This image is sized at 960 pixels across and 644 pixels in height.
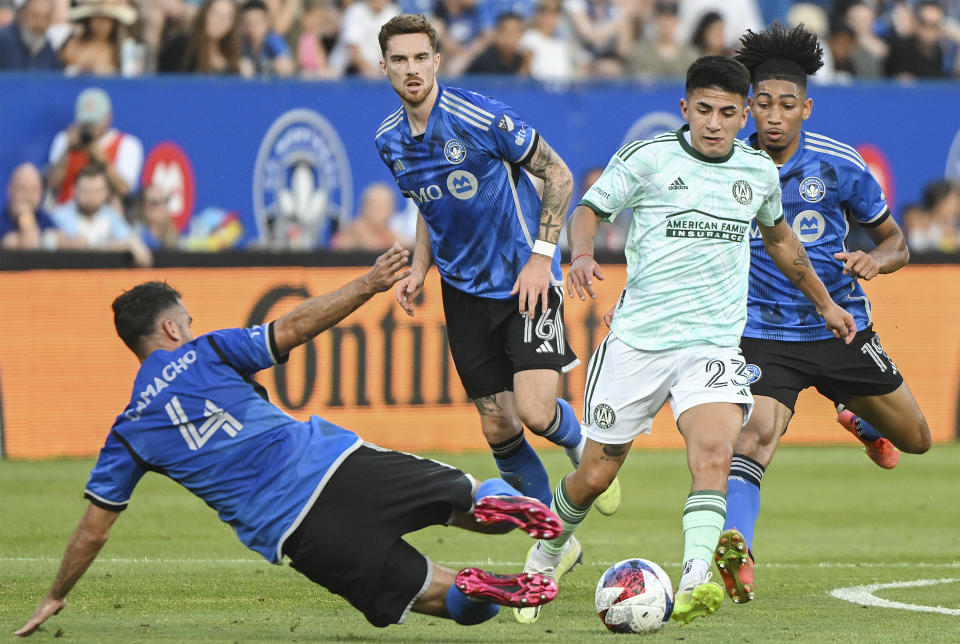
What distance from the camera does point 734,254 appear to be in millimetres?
6512

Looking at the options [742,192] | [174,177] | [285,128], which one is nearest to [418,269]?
[742,192]

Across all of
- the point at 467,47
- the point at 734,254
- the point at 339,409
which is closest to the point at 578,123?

○ ○ ○ ○

■ **INSTRUCTIONS TO FOLLOW**: Write out all these lines again, requests included but pictures left out, and multiply every number in the answers (the distances in millimeters and the point coordinates) by 0.75, rounding to whole numbers with halves rounded up. Leave the numbers in the requests unchanged.

■ **COMPLETE RESPONSE**:
This image is sized at 960 pixels across and 644 pixels in height.
What distance from the camera does point 734,254 appear to be in millimetres?
4884

Looking at the options [742,192] | [174,177] | [285,128], which one is nearest to [418,269]?
[557,144]

Across all of
- the point at 467,47
- the point at 734,254
- the point at 339,409
which is closest to the point at 578,123?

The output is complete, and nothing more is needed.